Funding the foundations of school sport

Launched in 2000 the Football Foundation has grown into the nation’s largest sports charity. Money provided by the Premier League, the FA and government (via Sport England) has allowed the Foundation to fund 8,000 community sports projects up and down the country with grants worth £426m.

From old to new
Our commitment to rebuilding this country’s dilapidated sports facilities lends significant support to the government’s aim of delivering a mass participation community sports legacy from the 2012 Olympic Games. With increased participation a key 2012 objective our evidence proves that participation increases on the sites that we fund by an average of 50 per cent as soon as they open, and then a further 25 per cent over the following four years.

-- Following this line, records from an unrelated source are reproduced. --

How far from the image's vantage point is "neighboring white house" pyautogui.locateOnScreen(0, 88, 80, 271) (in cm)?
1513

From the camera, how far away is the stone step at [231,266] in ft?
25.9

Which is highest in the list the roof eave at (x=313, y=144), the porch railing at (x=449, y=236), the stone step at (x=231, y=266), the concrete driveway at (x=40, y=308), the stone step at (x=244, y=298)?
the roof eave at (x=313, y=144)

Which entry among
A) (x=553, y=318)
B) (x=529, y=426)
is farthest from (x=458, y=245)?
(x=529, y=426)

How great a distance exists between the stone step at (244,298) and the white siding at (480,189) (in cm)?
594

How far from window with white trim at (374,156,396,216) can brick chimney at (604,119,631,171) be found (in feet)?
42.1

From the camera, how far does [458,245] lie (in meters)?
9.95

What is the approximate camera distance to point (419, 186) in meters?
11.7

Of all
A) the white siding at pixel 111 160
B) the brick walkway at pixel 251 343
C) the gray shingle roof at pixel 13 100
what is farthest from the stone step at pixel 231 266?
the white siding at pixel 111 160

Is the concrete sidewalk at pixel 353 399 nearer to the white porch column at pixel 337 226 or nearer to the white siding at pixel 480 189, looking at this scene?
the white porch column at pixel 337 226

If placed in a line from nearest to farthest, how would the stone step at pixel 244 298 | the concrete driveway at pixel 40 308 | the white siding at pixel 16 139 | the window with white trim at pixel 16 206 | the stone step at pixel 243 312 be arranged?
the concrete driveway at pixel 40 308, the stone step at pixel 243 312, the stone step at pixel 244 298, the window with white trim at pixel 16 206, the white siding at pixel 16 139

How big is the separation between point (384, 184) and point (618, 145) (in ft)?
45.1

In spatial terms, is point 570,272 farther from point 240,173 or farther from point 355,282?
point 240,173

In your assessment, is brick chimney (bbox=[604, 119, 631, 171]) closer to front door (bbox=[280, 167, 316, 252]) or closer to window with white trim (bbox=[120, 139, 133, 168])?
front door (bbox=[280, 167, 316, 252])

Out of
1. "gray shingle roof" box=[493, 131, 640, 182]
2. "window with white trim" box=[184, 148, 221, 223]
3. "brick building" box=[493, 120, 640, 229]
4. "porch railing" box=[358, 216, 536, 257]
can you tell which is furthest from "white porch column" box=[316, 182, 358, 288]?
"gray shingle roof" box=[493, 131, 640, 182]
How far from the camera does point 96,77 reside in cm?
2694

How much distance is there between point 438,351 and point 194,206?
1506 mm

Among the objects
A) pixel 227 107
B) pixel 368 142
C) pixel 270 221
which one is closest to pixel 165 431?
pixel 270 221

Furthermore, in the last year alone multi-sport participation on Foundation funded facilities increased, on average across all sites, by 10.4 per cent.

It is essential that any project will increase the number of people who can play sports, as opening up access through better community facilities is a key Football Foundation objective. We also know that it is important that our investment is going to the areas with the greatest need, which is why last year 61 per cent of our investment was directed into the 20 per cent most deprived wards across the country.

Better facilities
Our Grass Roots Facilities Fund provides money to develop new or improve facilities for community benefit. These include changing rooms or clubhouses, grass or artificial pitches and multi-use games areas. The maximum grant available from the Foundation for each facilities project is £500,000. However, applicants must show they have tried hard to get other funding for the project and that there is no further money available.

Recently, The FA’s new chairman, David Bernstein officially opened a new third generation (3G) artificial grass pitch at the ARK Academy, Wembley. ARK opened in September 2010 admitting 180 year 7 pupils with half of the places given to children from the Stonebridge and Harlesden areas and half from Wembley. These are categorised as some of the most deprived parts of the country. The academy, which has specialist status in mathematics and citizenship, is mixed, non-denominational and when fully open will take pupils from age three to 18.

The 3G pitch, which was made possible thanks to a Football Foundation grant of £229,136, sits less than a mile from Wembley Stadium and will assist with the delivery of ARK Academy’s commitment to provide an extensive range of curriculum sports, help cater for after school programmes and facilitate a comprehensive community use timetable.

Community participation
Matthew Gajdus, the Football Foundation facilities programme manager who oversaw the ARK Academy project, highlighted how ARK’s commitment to raising community participation helped them win Foundation support: “From an early stage of their application ARK Academy made it clear that the proposed new facilities would be available to all members of the community; they were keen to engage with clubs and teams and offer their students opportunities to develop their football experience.”

The facility will eventually be used by 1,600 school users within curriculum time, principally for football but also other PE activities. Eventually it will host inter and intra school tournaments and become a host venue for feeder primary schools to deliver small sided football training and matches.

The new pitch means that the school will be able to introduce eight new school teams by 2012 and deliver a number of school coaching courses. In addition, the new pitch will provide AFC Wembley with a suitable training facility outside school hours and will help the club increase the number of teams it currently provides for. Moreover, the site will become home to a number of other local football teams with the majority having been consulted throughout the application process and already factored into the programme of use.

Furthermore the new facilities will support a number of local community groups; including VH Whizz kids and REAP (Refugees in Effective and Active Partnership), who will use football activity on site to engage with local groups and deliver educational support.

Stuart Allen, county development manger at the Middlesex County FA, explains that planning for the new facilities goes far beyond obtaining a grant and building the facility: “The grant process involved developing a five-year Football Development Plan (FDP) which identified how ARK Academy would support growth and retention, raise standards, produce better players and develop the workforce. The FDP also details which groups in the community are going to benefit from the facility and why there is a strategic need.”

The Foundation is not satisfied with simply building a facility and then walking away. It works extremely hard to ensure that each facility is located in areas with the greatest potential for community use. It checks every completed facility, every year, to ensure it is delivering the planned outcomes – and ideally exceeding them.

Look out for the June issue of Business Education where we will be giving more tips on how to apply for Football Foundation grants.

For more information
Tel: 0845 345 4555

The Football Foundation’s achievements

The scale of just some of the Football Foundation’s achievements are best captured as follows:

  • 58 Canary Wharfs – the equivalent height if all Football Foundation funded goal posts were stacked on top of each other.
  • 9 Hyde Parks – the area equivalent to all Football Foundation funded pitches.
  • 3 Millennium Domes – the area equivalent to all Football Foundation funded pavilions.
  • 3 Wembley Stadium sell-outs – the equivalent number of recipients of Football Foundation free kits.